• _Aim of the task_
With pictures omitted, restate the data word for word.

• _Stored data_
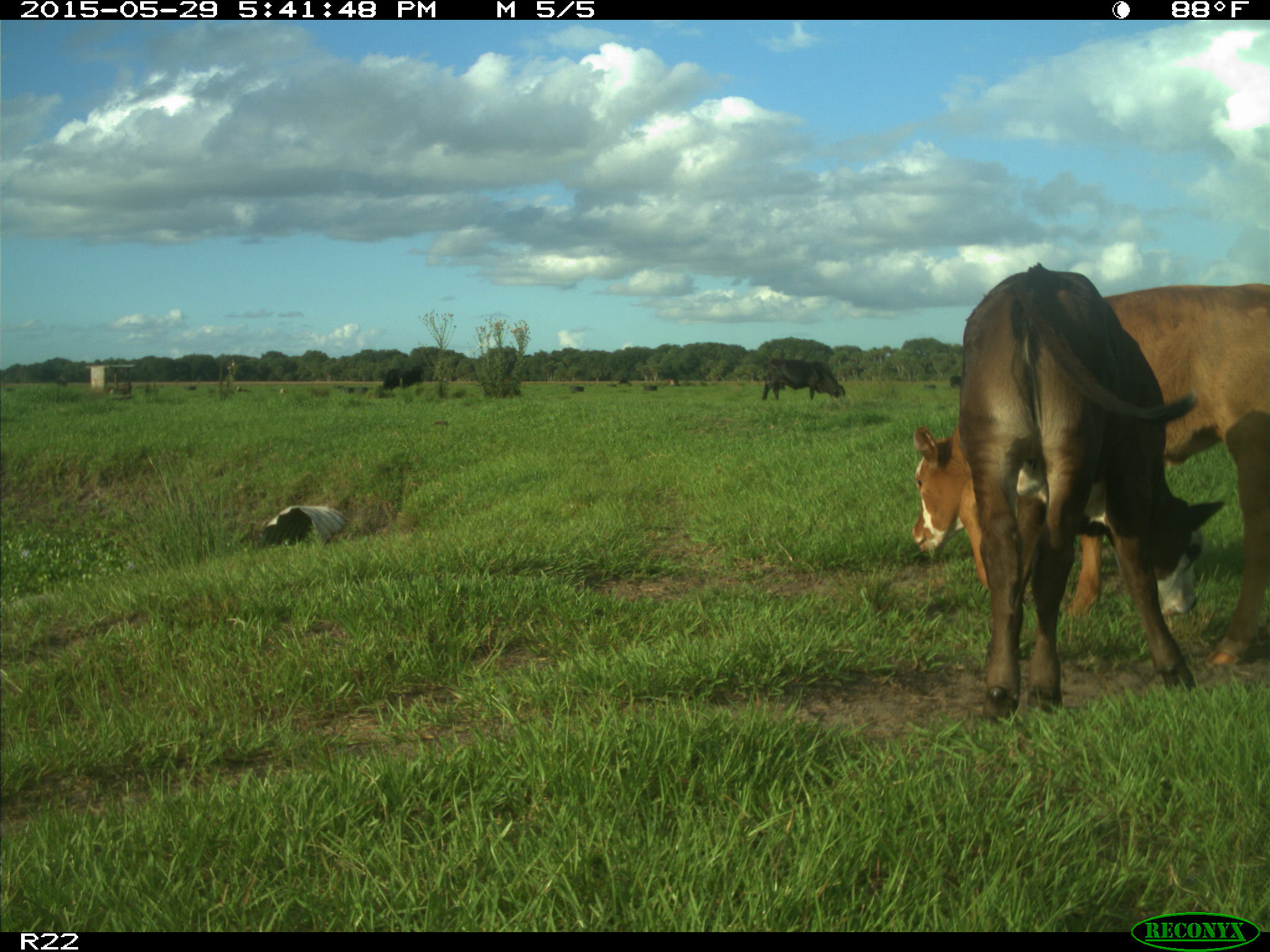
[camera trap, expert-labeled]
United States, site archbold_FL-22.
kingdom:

• _Solution for this problem_
[camera trap, expert-labeled]
United States, site archbold_FL-22.
kingdom:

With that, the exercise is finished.